[Escrito por: Moisés Panduro Coral].

Álvaro Vargas Llosa y Jaime Bayly fueron dos personajes mimados de la política peruana a principios de los noventa. El primero, hijo de nuestro Premio Nobel de Literatura y en esos años el líder de un conjunto de fuerzas políticas y empresariales que se opusieron con uñas y dientes a la nacionalización de la banca dictada en el primer gobierno de Alan García. El segundo, conocido como el “niño terrible” del periodismo peruano, no tanto por su cuestionamiento a la forma o a los opinantes y conductores de la política peruana, sino por su falta de escrúpulos para exponer al escarnio y a la burla hasta a su propia familia.

Desde el lado político, Alvarito y Bayly, nos pueden parecer cercanos o distantes, simpáticos o antipáticos, sin embargo, desde la perspectiva del supremo interés nacional, ambos, a mi juicio, son figuras consagradas de la antipatria, ésa chocarrera, vulgar, ramplona, que lleva en sus genes los ácidos corrosivos de la deslealtad y el acomodamiento. En diciembre del 2012, Alvarito, dijo muy suelto de lengua que la posibilidad de que el Perú obtenga un triunfo en su demanda presentada ante la Corte Internacional de Justicia de La Haya para definir los límites marítimos es mínima en lo que se refiere a la delimitación marítima basada en una línea equidistante, mientras que la probabilidad de lograr una victoria en lo que concierne a la determinación de la soberanía peruana sobre el triángulo externo, era nimia, insignificante.

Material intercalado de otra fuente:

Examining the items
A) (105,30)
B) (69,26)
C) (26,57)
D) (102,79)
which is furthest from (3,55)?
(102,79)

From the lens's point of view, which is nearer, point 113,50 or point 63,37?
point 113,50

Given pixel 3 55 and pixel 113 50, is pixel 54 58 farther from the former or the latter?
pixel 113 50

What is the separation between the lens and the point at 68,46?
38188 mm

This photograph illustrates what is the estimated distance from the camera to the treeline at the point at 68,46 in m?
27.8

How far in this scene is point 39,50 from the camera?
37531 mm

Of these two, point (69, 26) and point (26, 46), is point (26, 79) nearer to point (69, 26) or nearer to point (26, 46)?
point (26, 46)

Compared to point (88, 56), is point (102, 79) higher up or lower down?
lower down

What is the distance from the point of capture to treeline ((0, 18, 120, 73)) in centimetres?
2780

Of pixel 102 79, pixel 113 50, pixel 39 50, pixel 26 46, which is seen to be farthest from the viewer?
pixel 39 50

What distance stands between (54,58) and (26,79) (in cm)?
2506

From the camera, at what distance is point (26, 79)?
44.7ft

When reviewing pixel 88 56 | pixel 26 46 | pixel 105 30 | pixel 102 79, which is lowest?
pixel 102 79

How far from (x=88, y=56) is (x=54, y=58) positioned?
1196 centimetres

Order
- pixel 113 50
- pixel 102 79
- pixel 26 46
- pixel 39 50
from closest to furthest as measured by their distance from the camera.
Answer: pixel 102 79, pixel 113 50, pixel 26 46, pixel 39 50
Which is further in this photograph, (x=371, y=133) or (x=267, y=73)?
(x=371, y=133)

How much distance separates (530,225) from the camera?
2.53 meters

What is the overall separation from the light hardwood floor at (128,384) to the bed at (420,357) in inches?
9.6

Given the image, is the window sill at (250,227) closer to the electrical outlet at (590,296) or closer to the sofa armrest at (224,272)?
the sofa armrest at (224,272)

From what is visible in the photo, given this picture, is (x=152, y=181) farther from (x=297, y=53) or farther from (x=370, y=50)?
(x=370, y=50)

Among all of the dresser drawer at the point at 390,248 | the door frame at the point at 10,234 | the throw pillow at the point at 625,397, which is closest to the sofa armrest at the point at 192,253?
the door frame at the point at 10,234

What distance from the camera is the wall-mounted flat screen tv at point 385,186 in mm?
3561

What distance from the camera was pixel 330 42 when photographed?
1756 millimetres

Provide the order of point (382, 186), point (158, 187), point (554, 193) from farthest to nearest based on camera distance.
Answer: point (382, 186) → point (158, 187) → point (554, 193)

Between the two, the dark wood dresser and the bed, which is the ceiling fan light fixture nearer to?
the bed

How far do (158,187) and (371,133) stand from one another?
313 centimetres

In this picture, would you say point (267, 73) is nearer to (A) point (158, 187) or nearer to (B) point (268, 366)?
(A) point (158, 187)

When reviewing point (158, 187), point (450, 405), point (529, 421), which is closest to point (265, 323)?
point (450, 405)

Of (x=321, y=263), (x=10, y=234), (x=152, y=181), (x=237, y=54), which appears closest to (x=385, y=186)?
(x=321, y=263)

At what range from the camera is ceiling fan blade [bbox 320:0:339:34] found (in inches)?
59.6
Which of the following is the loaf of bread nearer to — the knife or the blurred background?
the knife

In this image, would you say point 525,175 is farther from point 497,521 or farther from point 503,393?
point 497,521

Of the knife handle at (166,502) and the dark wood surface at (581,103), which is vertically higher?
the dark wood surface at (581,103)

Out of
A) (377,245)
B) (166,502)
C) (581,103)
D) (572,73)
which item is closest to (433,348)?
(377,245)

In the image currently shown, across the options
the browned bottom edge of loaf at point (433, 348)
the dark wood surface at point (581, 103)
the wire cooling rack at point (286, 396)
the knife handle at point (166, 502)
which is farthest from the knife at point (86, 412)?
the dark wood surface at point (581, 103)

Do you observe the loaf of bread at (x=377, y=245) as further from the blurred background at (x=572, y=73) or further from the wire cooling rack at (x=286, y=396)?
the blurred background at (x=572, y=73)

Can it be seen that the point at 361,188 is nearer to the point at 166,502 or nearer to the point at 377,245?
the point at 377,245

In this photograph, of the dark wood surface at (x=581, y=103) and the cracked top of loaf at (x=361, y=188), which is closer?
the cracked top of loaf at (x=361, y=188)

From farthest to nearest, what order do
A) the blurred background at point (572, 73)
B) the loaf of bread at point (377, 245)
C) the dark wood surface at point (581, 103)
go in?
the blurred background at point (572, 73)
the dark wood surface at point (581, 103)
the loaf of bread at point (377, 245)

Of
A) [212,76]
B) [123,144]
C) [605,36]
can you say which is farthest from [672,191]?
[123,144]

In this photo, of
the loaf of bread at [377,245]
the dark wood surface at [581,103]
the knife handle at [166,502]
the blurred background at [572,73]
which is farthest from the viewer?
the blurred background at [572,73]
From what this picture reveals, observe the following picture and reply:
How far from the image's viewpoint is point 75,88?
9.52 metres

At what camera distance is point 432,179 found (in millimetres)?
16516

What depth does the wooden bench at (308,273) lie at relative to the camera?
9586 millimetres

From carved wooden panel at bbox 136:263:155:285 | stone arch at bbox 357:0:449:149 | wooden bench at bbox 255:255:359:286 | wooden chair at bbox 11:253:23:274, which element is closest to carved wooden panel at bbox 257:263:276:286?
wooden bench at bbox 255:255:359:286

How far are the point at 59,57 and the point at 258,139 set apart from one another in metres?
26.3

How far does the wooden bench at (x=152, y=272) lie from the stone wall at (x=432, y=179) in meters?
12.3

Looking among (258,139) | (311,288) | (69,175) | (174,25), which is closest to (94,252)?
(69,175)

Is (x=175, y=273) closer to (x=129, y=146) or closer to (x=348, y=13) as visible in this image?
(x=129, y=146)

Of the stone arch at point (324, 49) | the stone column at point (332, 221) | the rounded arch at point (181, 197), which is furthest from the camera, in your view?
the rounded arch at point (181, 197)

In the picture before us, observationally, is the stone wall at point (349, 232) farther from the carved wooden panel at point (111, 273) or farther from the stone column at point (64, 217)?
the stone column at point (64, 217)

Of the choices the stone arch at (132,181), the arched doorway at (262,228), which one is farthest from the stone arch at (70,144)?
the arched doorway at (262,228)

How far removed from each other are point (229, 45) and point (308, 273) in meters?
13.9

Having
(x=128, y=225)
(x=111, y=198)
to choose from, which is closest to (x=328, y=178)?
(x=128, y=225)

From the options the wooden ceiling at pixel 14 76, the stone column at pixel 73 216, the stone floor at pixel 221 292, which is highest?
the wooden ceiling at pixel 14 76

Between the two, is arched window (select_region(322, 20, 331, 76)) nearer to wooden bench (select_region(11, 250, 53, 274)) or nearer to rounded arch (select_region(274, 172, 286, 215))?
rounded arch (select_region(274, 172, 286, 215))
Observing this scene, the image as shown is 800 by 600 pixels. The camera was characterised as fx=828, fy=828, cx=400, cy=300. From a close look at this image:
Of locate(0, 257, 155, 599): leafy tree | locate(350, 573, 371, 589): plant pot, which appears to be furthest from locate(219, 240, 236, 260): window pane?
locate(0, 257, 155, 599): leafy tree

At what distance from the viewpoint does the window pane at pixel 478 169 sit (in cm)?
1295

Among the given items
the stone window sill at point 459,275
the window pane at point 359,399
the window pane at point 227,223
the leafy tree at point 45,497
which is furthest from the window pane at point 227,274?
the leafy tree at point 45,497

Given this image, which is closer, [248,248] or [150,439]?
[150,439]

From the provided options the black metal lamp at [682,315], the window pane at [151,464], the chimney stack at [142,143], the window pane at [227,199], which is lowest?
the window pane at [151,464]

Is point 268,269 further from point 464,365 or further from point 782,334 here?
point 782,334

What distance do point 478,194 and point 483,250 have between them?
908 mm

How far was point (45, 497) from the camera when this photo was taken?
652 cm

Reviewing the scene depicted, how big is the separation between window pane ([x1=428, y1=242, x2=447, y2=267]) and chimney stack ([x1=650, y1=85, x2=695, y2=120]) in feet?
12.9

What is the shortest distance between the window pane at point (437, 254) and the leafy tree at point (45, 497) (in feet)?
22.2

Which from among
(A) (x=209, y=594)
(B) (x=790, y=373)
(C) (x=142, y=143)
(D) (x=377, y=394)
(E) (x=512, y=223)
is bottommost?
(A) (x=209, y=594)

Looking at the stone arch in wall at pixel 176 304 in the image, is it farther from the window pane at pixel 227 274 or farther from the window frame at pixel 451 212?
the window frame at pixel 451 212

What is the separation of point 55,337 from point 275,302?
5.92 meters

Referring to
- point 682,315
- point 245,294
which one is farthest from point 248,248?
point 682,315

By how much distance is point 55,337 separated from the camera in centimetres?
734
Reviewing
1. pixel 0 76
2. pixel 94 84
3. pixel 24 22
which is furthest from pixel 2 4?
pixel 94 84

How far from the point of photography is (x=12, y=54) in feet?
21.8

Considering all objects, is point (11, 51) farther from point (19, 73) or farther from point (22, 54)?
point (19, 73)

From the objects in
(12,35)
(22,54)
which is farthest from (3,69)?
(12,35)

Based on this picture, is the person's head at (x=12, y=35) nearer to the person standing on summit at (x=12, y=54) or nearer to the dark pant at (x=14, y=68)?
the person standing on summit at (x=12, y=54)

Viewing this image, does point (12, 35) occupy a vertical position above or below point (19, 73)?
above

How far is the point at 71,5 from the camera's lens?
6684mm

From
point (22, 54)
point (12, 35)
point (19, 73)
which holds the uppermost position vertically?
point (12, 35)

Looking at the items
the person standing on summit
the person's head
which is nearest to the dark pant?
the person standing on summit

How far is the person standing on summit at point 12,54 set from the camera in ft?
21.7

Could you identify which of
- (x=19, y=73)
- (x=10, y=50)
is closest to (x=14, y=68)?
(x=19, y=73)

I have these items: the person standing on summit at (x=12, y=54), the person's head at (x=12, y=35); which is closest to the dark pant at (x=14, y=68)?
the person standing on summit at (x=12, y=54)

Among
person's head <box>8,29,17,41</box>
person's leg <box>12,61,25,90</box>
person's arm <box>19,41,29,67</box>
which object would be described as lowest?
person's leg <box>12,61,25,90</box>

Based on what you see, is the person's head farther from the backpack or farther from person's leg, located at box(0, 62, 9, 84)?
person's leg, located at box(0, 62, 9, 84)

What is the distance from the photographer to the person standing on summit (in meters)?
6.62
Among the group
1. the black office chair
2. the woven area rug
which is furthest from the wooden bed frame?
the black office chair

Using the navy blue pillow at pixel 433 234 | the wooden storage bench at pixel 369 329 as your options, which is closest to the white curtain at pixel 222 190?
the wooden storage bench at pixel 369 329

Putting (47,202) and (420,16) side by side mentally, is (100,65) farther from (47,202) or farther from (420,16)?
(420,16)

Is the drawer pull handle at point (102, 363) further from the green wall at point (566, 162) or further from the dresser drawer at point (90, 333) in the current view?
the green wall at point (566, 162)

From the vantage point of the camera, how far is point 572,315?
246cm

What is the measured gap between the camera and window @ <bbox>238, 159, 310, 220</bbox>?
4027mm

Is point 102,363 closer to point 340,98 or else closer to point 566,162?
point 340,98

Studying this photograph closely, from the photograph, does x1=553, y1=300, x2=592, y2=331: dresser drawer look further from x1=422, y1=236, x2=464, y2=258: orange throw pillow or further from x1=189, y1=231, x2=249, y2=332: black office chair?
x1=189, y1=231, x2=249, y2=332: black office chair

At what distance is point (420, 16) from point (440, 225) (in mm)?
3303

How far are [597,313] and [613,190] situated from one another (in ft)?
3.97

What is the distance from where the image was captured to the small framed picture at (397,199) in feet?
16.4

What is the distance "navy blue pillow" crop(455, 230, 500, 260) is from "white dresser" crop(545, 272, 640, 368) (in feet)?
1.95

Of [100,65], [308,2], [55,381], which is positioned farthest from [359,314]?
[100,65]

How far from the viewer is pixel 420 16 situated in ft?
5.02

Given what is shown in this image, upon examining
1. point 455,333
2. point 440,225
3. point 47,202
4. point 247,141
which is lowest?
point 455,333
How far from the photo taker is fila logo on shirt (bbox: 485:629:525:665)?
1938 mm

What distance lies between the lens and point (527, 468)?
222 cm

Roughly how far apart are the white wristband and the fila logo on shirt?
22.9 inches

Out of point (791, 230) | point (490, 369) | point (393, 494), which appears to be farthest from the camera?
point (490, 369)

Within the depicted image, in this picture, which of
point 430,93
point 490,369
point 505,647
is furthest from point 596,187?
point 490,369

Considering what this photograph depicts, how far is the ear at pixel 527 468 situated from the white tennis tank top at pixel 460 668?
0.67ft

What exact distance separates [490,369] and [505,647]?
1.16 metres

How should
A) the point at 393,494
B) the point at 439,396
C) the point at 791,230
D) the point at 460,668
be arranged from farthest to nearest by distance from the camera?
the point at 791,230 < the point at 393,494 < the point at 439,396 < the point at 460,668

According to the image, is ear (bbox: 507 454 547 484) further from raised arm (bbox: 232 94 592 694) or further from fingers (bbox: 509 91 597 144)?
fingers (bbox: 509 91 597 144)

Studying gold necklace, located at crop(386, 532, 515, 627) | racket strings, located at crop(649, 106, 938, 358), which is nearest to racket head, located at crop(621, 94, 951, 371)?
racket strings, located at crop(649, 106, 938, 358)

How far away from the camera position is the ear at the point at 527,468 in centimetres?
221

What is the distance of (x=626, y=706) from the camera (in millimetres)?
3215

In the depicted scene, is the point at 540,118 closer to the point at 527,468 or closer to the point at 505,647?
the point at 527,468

Pero, Alvarito se equivocó de cabo a rabo, porque la CIJ determinó que más de 21,000 km2 (55%) del área marítima en disputa pasen a dominio peruano, y, estableció explícitamente que los 28,696 km2 del triángulo externo pasen a nuestro dominio, con lo que se nos adjudicó 50,000 km2 de mar soberano. Que el hijo del Premio Nobel haya publicado, después del fallo, un artículo en el que hace mea culpa de sus deseos antiperuanos imponiéndose así mismo la penitencia de no hablar de temas políticos durante un año, no amengua en nada su actitud prochilena de la misma usanza de quienes en la guerra del Pacífico agitaban como lema: “Primero los chilenos antes que Piérola”.

Tengo la impresión certera de que, en el fondo de su ser, Alvarito deseaba fervientemente que Perú perdiera esta demanda porque el Presidente que la presentó se llama Alan García. Desde luego que su razonamiento antipatria le llevó a decir: “Primero los chilenos antes que Alan”. En este punto, es bueno referir que Alvarito es directo descendiente, por línea materna, de Belisario Llosa y Rivero, un catedrático arequipeño que en 1881 en la apertura del año académico en la Universidad de Arequipa, leyó un discurso que hablaba de la rendición incondicional, que Perú debía someterse al vencedor, una declaración derrotista que precedió a la toma de Arequipa por parte de los chilenos sin disparar un tiro.

Bayly, por su parte, en febrero del 2010, dijo que la demanda presentada por Perú era un error, pues pretendía desconocer los límites marítimos que según él se habían aceptado durante casi un siglo y que, en consecuencia, nuestro reclamo estaba destinado a terminar en una derrota. Al igual que Alvarito, sus íntimos deseos de que el Perú pierda se tradujeron en sus declaraciones que fueron levantadas por la prensa sureña, al decir que era casi seguro que la CIJ no le daría la razón al Perú y ratificaría el límite que nuestra nación estaba impugnando.

En el colmo paroxístico de su antialanismo, Bayly afirmó con toda la hombría de sus hormonas que la demanda era una bomba de tiempo que Alan García estaba dejando al siguiente gobierno, que al acudir a la Corte Internacional de Justicia de La Haya el líder aprista estaba yendo por el camino del populismo y la demagogia, considerando por ello comprensible que Chile tome la demanda como una señal de hostilidad. “Alan García es bastante torpe al enturbiar nuestras relaciones con Chile y sembrar la desconfianza entre nuestros países”, declaró en tono enérgico glandular aquella vez.

Alvarito y Bayli, ¡tanta procacidad!, merecen no sólo una penitencia de un año sin hablar, sino el baldón eterno de la antipatria en el purgatorio.